Reality, though, was different. Miami wasn’t willing to push all its assets to the middle, and they paid for it. Cronin liked Ayton, a maligned figure in Phoenix but a center who, at 25, averaged 18 points and 10 rebounds as a third option last season. He gambled that a Bucks pick five years will be more valuable than Miami’s. And he’s betting he can collect more with Holiday. There will be a bidding war for Holiday in the coming weeks. The Clippers. The Sixers. The Celtics. The Heat, once the whiplash is gone, will get in the mix. Cronin can get one first-rounder for Holiday. If he plays it right, he could get two.

And Miami? If they can’t land Holiday—and the guess here is that Kyle Lowry and two first-round picks will be the asking price—they will come away with nothing. Max Strus gone, Gabe Vincent, too, and the player they waited all summer for will suit up for a conference rival. Jimmy Butler is still a star, but he’s 34 and a 55–65 game-per-season player. His supporting cast is both diminished and aging. His best chance to win in Miami now is to hope Joel Embiid wants to relocate.

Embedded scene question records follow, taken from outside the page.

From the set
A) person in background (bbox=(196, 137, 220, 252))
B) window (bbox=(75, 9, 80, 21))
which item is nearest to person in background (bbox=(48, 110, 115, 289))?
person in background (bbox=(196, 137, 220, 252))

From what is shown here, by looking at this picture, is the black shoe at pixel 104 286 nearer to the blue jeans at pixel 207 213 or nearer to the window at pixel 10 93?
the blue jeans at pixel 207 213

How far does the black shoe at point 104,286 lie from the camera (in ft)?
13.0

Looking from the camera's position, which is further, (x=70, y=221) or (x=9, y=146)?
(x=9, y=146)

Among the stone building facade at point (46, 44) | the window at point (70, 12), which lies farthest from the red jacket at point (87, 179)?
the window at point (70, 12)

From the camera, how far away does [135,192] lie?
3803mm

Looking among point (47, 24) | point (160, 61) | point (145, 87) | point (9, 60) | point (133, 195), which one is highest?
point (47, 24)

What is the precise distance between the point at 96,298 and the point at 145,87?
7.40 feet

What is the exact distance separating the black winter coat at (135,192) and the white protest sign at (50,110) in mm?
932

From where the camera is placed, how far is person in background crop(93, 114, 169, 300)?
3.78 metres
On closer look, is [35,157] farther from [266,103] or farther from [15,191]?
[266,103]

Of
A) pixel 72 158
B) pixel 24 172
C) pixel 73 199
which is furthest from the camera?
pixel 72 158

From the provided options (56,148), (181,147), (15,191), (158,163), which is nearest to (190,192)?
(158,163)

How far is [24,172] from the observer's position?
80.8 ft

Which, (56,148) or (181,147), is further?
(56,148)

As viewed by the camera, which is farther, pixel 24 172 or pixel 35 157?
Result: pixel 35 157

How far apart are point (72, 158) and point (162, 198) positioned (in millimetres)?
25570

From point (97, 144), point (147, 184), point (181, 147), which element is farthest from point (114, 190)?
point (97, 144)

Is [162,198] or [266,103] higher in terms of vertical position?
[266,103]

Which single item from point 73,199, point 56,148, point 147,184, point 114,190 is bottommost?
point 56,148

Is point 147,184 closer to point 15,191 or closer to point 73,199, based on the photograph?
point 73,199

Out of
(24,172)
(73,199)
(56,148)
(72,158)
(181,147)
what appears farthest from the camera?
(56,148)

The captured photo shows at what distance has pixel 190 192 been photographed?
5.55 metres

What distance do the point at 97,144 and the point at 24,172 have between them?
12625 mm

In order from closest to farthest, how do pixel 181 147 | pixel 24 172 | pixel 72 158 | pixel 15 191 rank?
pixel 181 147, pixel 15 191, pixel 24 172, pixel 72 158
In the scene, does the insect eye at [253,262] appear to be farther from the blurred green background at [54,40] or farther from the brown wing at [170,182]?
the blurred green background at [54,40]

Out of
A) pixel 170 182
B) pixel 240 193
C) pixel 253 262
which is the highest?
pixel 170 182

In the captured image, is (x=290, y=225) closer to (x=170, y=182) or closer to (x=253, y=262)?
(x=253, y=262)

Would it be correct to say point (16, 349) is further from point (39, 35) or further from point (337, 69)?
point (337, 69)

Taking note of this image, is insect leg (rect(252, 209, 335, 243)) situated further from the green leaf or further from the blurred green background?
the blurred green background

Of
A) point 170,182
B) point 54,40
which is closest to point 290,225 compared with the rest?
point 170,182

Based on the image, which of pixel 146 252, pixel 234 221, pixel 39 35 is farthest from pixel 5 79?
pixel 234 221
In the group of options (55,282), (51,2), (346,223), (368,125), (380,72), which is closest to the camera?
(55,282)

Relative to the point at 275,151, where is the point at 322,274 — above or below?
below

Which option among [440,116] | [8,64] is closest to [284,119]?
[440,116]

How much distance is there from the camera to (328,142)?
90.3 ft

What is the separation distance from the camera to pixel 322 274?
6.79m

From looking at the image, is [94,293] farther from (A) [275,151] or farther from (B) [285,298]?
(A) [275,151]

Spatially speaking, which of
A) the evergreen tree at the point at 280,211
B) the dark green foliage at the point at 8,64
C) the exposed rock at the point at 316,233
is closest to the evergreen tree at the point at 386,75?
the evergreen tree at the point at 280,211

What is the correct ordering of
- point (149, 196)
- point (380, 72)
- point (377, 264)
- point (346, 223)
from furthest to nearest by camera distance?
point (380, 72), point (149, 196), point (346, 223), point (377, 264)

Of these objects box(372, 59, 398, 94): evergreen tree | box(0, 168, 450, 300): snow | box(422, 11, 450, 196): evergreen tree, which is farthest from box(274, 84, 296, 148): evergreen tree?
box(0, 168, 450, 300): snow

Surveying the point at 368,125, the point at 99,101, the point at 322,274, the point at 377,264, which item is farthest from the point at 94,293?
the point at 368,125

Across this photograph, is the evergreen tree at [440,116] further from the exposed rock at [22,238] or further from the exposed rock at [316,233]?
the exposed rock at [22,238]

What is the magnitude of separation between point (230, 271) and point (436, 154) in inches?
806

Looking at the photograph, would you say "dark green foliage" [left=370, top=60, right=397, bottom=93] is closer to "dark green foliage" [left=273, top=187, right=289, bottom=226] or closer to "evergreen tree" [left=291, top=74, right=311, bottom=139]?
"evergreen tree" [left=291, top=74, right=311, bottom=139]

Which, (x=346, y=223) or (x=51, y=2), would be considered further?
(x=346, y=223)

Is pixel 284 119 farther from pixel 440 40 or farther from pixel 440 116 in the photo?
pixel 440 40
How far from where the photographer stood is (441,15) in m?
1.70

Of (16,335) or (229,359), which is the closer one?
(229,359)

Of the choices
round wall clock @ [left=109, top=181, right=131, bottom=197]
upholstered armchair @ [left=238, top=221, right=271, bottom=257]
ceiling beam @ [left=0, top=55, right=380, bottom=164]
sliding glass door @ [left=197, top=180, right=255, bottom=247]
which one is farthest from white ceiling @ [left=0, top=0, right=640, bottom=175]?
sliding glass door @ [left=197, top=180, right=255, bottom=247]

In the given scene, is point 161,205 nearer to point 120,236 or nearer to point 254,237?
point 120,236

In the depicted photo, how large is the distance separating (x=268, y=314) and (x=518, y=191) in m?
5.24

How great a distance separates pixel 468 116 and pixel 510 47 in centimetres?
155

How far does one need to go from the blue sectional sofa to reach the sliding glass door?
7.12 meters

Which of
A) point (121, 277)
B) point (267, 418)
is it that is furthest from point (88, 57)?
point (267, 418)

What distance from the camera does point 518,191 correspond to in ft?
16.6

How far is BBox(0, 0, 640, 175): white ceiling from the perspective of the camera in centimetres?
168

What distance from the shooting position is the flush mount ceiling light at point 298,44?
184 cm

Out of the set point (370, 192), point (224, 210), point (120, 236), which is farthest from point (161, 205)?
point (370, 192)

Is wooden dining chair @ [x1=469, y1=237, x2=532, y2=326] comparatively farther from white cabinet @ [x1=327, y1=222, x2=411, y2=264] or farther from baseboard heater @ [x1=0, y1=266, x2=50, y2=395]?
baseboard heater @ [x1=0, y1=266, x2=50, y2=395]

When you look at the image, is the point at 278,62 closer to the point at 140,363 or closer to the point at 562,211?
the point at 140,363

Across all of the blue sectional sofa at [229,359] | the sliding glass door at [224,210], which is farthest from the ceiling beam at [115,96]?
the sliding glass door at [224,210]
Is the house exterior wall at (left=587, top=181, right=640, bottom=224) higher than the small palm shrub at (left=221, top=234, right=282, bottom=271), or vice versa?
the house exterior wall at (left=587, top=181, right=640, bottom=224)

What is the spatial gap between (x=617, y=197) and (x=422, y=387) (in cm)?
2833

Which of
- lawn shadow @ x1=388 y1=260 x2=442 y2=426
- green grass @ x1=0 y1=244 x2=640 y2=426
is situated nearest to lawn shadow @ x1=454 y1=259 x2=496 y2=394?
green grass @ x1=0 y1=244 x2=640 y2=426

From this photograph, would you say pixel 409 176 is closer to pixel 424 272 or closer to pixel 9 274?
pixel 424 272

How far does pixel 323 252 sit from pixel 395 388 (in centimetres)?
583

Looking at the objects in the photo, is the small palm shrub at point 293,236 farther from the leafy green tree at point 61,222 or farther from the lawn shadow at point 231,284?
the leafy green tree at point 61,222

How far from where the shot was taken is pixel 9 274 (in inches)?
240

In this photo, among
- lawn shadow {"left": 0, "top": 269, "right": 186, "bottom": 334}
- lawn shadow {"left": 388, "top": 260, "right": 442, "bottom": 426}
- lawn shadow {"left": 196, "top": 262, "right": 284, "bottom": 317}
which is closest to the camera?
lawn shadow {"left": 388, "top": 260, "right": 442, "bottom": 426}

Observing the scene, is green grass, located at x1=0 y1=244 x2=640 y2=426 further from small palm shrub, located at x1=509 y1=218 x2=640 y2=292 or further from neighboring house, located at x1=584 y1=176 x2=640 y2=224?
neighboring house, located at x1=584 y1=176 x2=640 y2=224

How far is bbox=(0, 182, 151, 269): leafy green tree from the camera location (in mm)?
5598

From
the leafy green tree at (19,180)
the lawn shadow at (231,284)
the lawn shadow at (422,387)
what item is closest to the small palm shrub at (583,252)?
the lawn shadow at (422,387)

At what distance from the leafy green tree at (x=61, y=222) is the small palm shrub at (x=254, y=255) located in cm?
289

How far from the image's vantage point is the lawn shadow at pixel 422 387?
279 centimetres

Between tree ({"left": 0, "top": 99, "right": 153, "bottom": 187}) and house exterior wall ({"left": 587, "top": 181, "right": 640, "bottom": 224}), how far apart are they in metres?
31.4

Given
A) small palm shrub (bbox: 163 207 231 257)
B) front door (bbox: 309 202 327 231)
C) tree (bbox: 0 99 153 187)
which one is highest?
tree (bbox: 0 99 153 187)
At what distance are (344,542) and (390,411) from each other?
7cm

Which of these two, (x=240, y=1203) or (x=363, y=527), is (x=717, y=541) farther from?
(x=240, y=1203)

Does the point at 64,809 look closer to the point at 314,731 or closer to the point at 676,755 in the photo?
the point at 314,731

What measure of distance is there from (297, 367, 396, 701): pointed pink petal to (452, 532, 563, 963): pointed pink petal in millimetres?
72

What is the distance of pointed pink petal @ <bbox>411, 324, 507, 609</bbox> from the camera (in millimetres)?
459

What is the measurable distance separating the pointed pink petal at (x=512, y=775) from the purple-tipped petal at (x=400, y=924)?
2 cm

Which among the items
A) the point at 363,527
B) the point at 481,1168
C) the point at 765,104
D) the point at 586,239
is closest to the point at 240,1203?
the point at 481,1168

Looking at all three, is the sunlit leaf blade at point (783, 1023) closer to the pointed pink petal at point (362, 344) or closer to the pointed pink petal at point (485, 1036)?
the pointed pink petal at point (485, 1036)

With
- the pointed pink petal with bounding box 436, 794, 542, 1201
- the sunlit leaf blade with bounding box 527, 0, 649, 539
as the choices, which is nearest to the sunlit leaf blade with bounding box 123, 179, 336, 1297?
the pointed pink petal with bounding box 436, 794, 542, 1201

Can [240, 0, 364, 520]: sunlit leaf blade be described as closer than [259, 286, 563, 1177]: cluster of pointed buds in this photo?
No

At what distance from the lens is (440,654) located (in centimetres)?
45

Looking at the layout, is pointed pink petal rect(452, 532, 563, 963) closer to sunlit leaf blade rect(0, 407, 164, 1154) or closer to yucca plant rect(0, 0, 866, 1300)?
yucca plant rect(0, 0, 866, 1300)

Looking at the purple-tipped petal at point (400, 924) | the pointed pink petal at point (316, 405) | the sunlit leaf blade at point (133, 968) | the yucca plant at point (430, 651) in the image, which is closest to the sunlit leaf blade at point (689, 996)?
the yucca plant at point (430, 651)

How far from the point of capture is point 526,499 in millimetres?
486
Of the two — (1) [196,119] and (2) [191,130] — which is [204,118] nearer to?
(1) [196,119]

Lillard is relocating and, unsurprisingly, doesn’t sound upset about it. “Excited for my next chapter,” Lillard posted on Wednesday, tagging the Bucks. Lillard may have wanted Miami but he wants to win more, and with the 28-year old Antetokounmpo, he has that chance. For Milwaukee, the championship window is wide open. For the Heat, it may have just slammed shut.